The book "Probability, Random Processes, and Statistical Analysis" (written by Hisashi Kobayashi and Brian L. Mark and William Turin), talks about the role of entropy in characterising typical sequences (page 257). It says that in a coin tossing experiment:
When we change the experiment of fair coin tossing to that of an unfair coin that lands on head with probability $β$, then a sequence that contains $nβ$ heads becomes a typical sequence, and the number of such typical sequences approaches $2^{nH(β)}$ for large $n$. Each typical sequence will occur with probability $2^{−nH(β)}$. There are $2^n$ possible distinct sequences. The difference $2^n − 2^{nH(β)}$ is the number of nontypical sequences, and the total probability of such sequences becomes negligibly small for sufficiently large $n$.
where $H(\beta)=-\beta \log_2\beta-(1-\beta)\log_2(1-\beta)$.
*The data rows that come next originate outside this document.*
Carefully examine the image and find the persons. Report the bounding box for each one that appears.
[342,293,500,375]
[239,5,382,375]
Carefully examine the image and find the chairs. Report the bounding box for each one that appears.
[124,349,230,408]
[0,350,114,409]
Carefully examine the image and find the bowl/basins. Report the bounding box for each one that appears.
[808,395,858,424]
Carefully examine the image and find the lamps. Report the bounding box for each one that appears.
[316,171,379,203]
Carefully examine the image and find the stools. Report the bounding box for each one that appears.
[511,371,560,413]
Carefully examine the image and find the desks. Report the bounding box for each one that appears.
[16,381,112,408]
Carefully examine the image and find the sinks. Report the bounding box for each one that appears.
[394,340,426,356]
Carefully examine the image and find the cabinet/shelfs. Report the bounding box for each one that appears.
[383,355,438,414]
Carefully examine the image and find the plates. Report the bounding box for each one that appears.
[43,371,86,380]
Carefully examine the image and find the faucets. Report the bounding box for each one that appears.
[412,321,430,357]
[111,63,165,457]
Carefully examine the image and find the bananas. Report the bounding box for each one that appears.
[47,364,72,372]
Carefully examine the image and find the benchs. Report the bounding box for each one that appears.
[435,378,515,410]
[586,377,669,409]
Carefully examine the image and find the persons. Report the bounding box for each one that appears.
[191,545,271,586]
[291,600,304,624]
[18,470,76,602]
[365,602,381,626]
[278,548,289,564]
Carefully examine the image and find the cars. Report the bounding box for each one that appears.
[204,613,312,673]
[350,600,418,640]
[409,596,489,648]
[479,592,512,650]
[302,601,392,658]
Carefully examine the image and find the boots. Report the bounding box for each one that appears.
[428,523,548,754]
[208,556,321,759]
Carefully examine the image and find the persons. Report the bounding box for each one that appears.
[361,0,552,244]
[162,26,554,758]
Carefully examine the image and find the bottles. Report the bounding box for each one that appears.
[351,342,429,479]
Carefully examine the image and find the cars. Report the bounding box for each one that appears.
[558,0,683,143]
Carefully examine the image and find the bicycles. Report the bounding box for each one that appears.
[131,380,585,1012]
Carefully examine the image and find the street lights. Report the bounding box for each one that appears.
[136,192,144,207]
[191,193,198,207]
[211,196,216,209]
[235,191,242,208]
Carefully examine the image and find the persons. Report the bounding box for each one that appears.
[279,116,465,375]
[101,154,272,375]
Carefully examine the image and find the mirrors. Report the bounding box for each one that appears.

However if I calculate the probability of a nontypical sequence as number of favourable events over the number of possible events, I have: \begin{equation} P(\mathrm{nontypical})=\frac{2^n − 2^{nH(β)}}{2^n}=1-2^{n(H(β)-1)} \end{equation} which goes to $1$ as $n\to\infty$ since $0\leqslant H(β)\leqslant1$ with the logarithms understood in base $2$.
What's wrong with my calculation? It directly contradicts the Authors and this sounds suspicious :-)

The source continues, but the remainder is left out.